◆ SOURCE PASSAGE ◆
START

This is what I'm trying to get him to answer, why is he assuming the time difference in the first three days?


----------



## ColdSilverMoon

Zenas said:


> My concern still stands, and it seems you've merely restated the issue. Why is the passage of time governed by the rotation of the Sun. Even now, in places in the Universe that have no Sun or other star rotation, time passes by in a normal fashion. How is it not that God determined a 24 hour period to be a day, prior to the Sun's creation, and then set the Sun into motion accordingly? This is what your view naturally contests, and I'm interested in the answer.
> 
> ...
> 
> How is a Sabbath rest clear from a text which, under your view the first three days are not days? What is there to be gained form the superfluous time designation that you attribute to the text that causes this current disagreement? Why did God say "day" when God did not mean day? You speak as if the issues are so clear, but they are quite muddied.

END

◆ DATA SECTION ◆
START

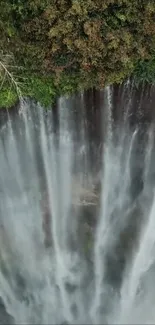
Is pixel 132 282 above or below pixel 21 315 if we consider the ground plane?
above

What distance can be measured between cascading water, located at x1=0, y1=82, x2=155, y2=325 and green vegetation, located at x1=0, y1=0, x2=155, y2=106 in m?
0.81

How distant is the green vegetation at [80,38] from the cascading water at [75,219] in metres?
0.81

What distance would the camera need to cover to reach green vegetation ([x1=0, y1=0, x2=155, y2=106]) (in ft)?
24.7

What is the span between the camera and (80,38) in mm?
7672

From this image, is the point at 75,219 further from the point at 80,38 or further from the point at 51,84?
the point at 80,38

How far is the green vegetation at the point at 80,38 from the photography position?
296 inches

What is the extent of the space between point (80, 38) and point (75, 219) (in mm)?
4790

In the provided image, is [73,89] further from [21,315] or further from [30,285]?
[21,315]

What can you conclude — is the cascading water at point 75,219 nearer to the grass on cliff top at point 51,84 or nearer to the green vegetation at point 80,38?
the grass on cliff top at point 51,84

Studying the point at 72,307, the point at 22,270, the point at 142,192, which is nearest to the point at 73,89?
the point at 142,192

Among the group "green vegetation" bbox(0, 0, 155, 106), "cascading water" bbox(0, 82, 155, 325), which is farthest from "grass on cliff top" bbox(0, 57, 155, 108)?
"cascading water" bbox(0, 82, 155, 325)

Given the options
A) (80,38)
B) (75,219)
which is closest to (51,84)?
(80,38)

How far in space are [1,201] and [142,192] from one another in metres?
3.30

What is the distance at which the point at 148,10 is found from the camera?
24.9 feet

END

◆ PARTS OF THE EXERCISE ◆
1. In the forum thread on the creation days, what does Zenas say happens to time in places in the Universe that have no Sun or other star?
2. Write a continuation of the forum thread on the creation days, starting right after its last sentence.

◆ ANSWERS PROVIDED ◆
1. Time passes by in a normal fashion.

2.
Andrew - passage of time isn't governed by the rotation of the Earth - it's merely a regular event that we use to define other lengths of time relative to it. Surely "time" passes everywhere in normal fashion. But what is time? Does time even exist? These are obviously bigger questions than we need to discuss here, but the point is that in the first 3 days there was no sun, so no means of measuring time, so no reason to assume the first 3 days were _necessarily_ 24 hours, although they _could_ have been. So yeah, God could have determined a "day" would be 24 hours and then created Earth, but that's not only a strong assumption in itself, but unnecessarily boxes God within human notions of time. 

If the first creation week is figurative, it does not somehow harm the 4th Commandment or the concept of Sabbath rest. A figurative 7-day week can just as easily be applied to a literal 7-day week in terms of the Law, Sabbath rest, etc.


----------



## LawrenceU

Do the times that God says 'evening and morning' have any bearing on the definition of the first three days? Why would he include such an easily understood concept of evening and morning defining the day as his audience would understand it if it would lead to confusion?


----------



## Zenas

ColdSilverMoon said:


> Zenas said:
> 
> 
> 
> My concern still stands, and it seems you've merely restated the issue. Why is the passage of time governed by the rotation of the Sun. Even now, in places in the Universe that have no Sun or other star rotation, time passes by in a normal fashion. How is it not that God determined a 24 hour period to be a day, prior to the Sun's creation, and then set the Sun into motion accordingly? This is what your view naturally contests, and I'm interested in the answer.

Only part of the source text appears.